SELECTED PASSAGE:
Content starts

The fifth at bar 48 on the other hand does not contract but forms part of an ongoing sequence and must, as we seem to agree, be perfect. But how do the following limbs of the sequence differ in the constraints that are placed on consonance and contrapuntal perfection? Wibberley cites Aaron in support of his claim [15] that “None of this means, however, that diminished fifths were to be completely banned from composed music; it simply means that perfect consonances did not admit them, and that where perfect consonances were to be attained [my emphasis] such intervals had to be eliminated.” If this chain of fifths is not a prime, and literally text-book, candidate for “where perfect consonances were to be attained,” I don’t know what is. Having accepted the B in 48 by the rules of consonance [4], his version presents both a linear tritone and a simultaneous diminished 5th in a standard sequential progression, and thus merely pushes further on the crisis that was avoided at bar 48. He invokes a lower status for the relationship between the upper parts, which might be acceptable when the main contrapuntal relationship was between the lower two. Indeed, diminished fifths sometimes occur either, as Wibberley puts it, between upper parts that are supported from below, or, as I would more often prefer to put it, when the primary contrapuntal cadence, the 6th to 8ve between the lower parts, has an added part above, e.g.:

[discantus] F E
[2nd discantus] B C
[tenor] D C

But he fails to recognise that the Josquin passage does not meet those criteria, because its unique feature is that two primary and non-cadential contrapuntal progressions are superimposed, and that the upper part therefore cannot be treated as subsidiary.

Content ends

EXERCISE REQUIREMENTS:
1 - In the counterpoint passage, what progression between the lower parts is named as the primary contrapuntal cadence?
2 - Reproduce the part of the counterpoint passage that begins at the words "[discantus] F E" and stops after "treated as subsidiary.".

[Dataset excerpts]
Content starts

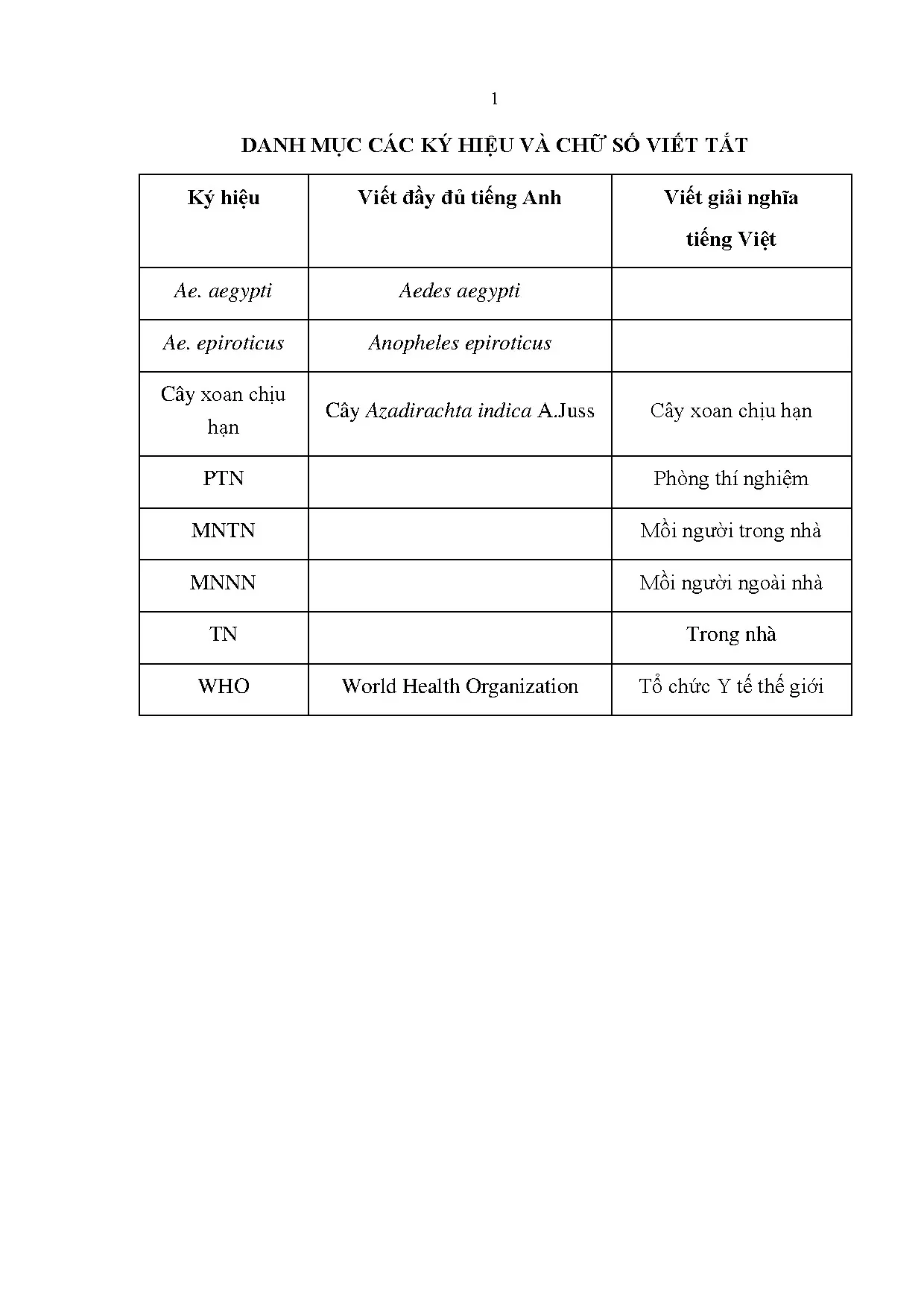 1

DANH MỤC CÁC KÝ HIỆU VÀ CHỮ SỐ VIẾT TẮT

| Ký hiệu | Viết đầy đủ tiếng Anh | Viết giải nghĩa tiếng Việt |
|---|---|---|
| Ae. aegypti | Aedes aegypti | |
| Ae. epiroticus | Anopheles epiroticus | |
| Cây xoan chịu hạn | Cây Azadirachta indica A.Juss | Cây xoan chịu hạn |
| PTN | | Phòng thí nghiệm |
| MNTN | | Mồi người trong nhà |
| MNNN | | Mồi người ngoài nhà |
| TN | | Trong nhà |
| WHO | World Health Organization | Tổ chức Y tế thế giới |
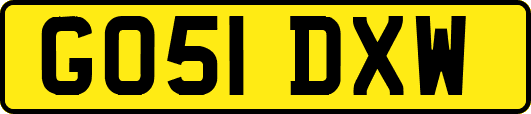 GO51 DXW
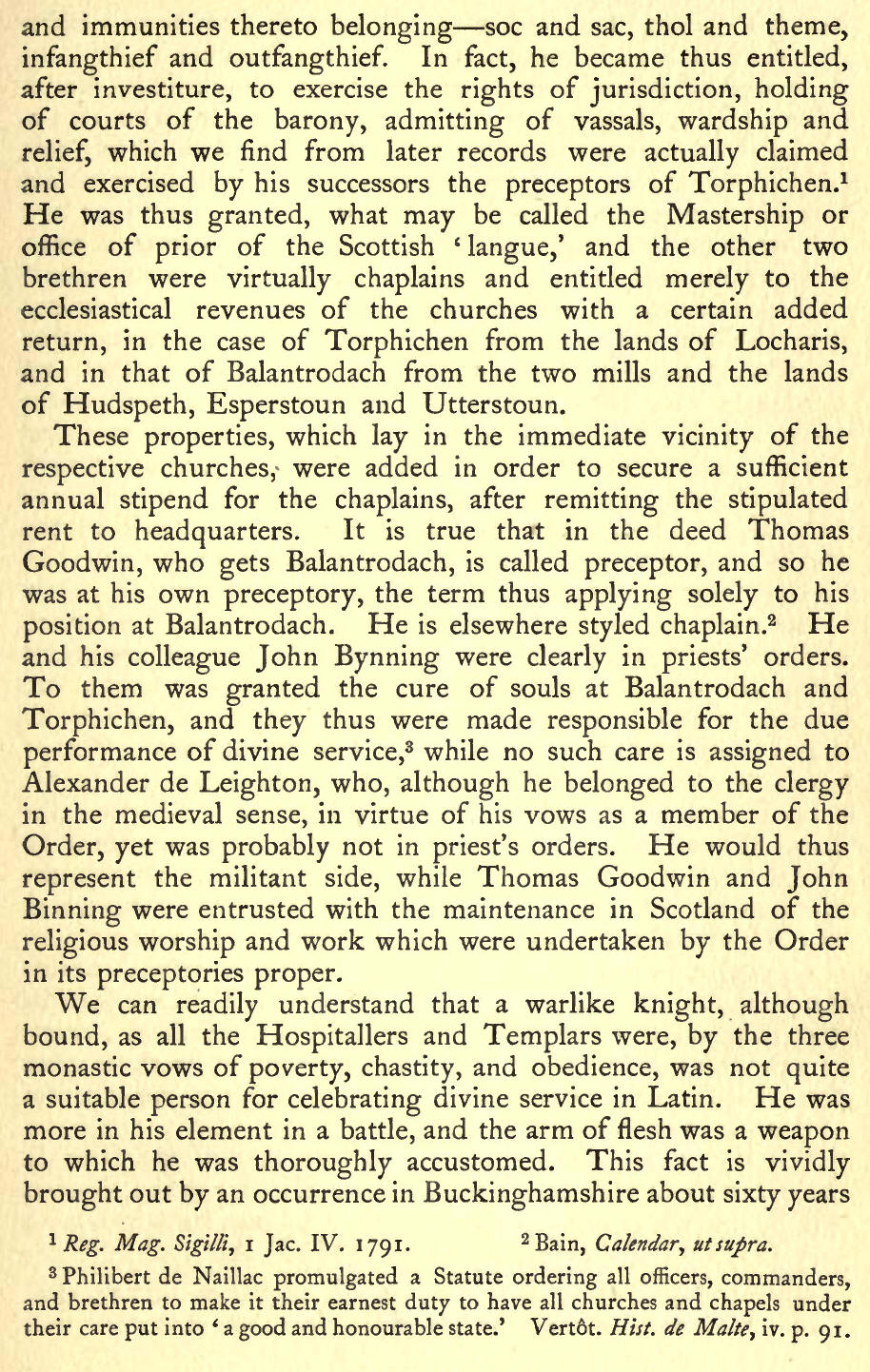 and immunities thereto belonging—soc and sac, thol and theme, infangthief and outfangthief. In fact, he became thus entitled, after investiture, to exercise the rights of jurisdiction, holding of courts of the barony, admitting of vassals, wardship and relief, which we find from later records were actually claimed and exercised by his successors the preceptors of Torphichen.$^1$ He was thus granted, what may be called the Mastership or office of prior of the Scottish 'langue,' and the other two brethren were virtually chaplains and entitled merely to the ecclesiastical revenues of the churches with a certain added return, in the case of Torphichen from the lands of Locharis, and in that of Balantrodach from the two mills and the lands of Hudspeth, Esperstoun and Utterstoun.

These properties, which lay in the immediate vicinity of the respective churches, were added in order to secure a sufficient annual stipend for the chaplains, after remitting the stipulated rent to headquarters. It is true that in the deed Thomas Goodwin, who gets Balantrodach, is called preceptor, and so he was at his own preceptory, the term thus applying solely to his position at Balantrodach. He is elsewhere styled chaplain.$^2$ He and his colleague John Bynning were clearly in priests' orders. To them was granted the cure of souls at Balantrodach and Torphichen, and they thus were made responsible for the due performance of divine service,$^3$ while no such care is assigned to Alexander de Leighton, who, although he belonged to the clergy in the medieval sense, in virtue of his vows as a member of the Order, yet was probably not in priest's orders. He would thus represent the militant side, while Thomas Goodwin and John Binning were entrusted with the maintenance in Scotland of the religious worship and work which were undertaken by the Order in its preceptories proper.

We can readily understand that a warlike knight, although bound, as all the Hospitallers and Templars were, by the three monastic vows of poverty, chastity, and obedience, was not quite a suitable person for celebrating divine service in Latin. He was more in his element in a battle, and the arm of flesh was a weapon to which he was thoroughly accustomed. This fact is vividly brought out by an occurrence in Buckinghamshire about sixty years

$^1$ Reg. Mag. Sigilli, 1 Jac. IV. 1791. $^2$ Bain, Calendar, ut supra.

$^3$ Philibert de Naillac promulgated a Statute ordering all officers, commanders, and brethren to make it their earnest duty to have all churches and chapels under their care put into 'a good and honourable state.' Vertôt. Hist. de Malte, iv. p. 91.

Content ends
Content starts

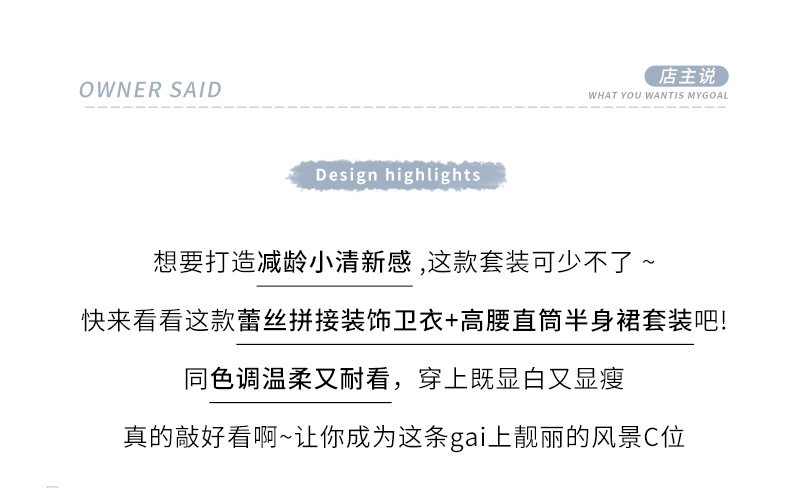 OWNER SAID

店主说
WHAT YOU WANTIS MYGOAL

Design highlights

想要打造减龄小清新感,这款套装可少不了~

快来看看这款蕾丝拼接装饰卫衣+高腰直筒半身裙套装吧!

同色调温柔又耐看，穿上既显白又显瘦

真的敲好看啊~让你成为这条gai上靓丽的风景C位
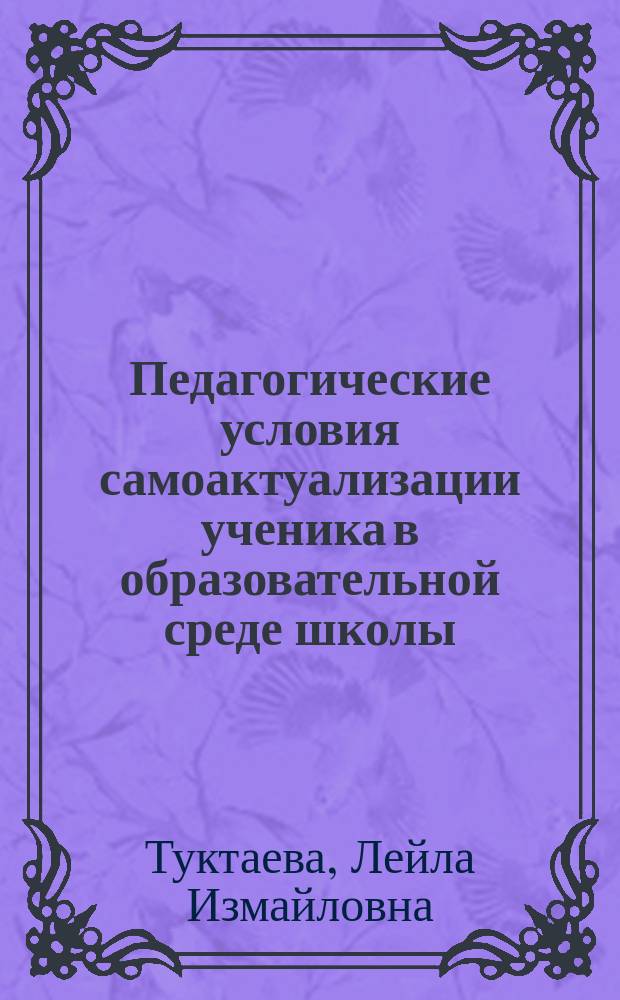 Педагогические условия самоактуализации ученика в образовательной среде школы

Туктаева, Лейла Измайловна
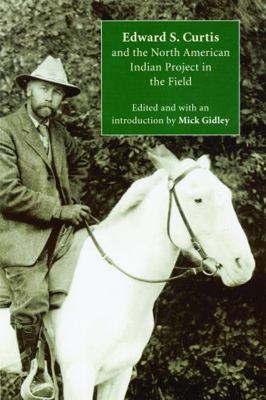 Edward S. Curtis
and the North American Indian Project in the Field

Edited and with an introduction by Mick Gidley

Content ends

RESPONSES FOR EACH TASK:
1 - The 6th to 8ve.

2 -
[discantus] F E
[2nd discantus] B C
[tenor] D C

But he fails to recognise that the Josquin passage does not meet those criteria, because its unique feature is that two primary and non-cadential contrapuntal progressions are superimposed, and that the upper part therefore cannot be treated as subsidiary.